Spatio-Temporal and Topical Structure
Temporal Demarcations
The release 2 of Euro-Climhist / Module Switzerland comprises some 155‘000 records about weather, climate and its impacts on the human world, mainly between 1501 and 1863, i.e. prior to the onset of regular country-wide instrumental measurements within the network of today’s MeteoSwiss. Swiss data related to the period prior to 1501 will be published in the Module “Middle Ages.”
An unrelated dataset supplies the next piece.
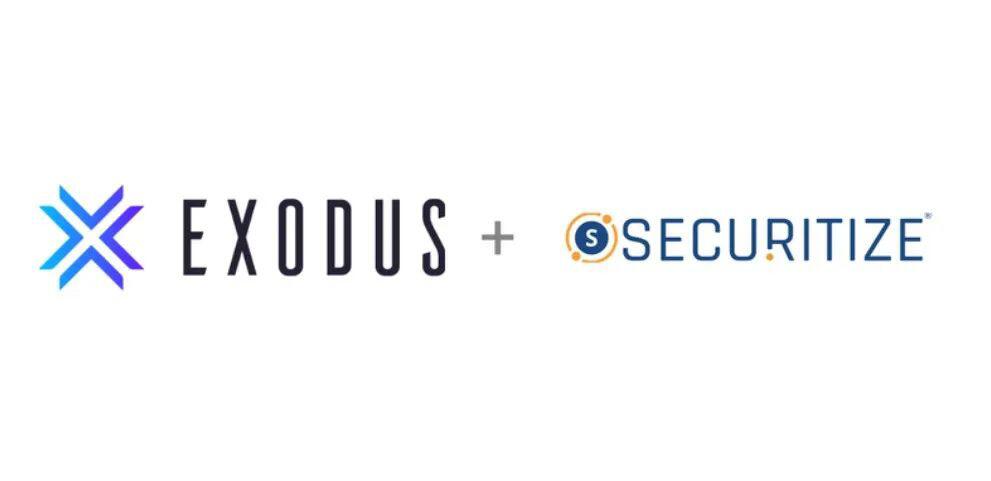 Exodus发售7500万美金通证化股票，Securitize为其提供关键服务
Euro-Climhist is based on written and pictorial documentary evidence about weather observations, on (early) instrumental measurements, as well as on proxy data. Several very long temperature and precipitation series date back to the early eighteenth century, Sums of observed precipitation days reach from the sixteenth or seventeenth century to present, and series of phenological data even from the late fifteenth century to present. Daily instrumental measurements after 1864 are only available via IDAweb, the MeteoSuisse data platform for education and research due to legal requirements.
Thematic Demarcations
The Swiss Federal Institute for Forest, Snow and Landscape Research (WSL) maintains a data-base on damages by floods and landslides, which public institutions may access on demand (Hilker, Badoux, Hegg 2009). Data on avalanches are collected by the WSL Institute for Snow and Avalanche Research SLF. The access to this database is fee-based. Data on storms are collected in a Swiss storm archive that reaches back in the past in note form, however, without providing source texts and references. Moreover there exists only a version in German. While Euro-Climhist contains all kinds of weather damages, past impacts of floods, landslides, avalanches and storms in the second half of the twentieth century are contained in different data-bases reaching differently far back and being not equally well referenced. Thus there are gaps between the evidence contained in Euro-Climhist and the above mentioned archives that need to be filled in the future.
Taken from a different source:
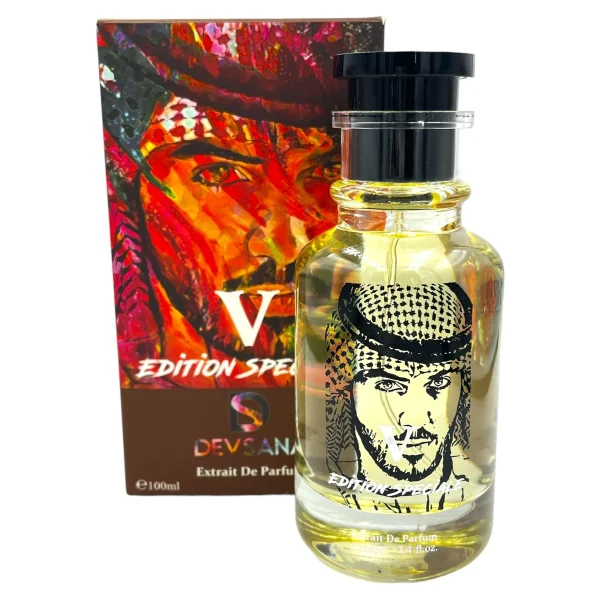 V EDITION ESPECIALE HOMBRE EDP 100 ML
Euro-Climhist and Tambora.org
In many respects the observations contained in Euro-Climhist (Module Switzerland) corroborate and complete the large amount of data available on the data-platform Tambora. Tambora is a “climate and environmental history collaborative research environment focussing on climate reconstruction, environmental change, impacts of weather and climate including the coping strategies of impacted societies.” Euro-Climhist has an additional focus on source criticism to strictly distinguish between contemporary, usually reliable observations and those being non contemporary.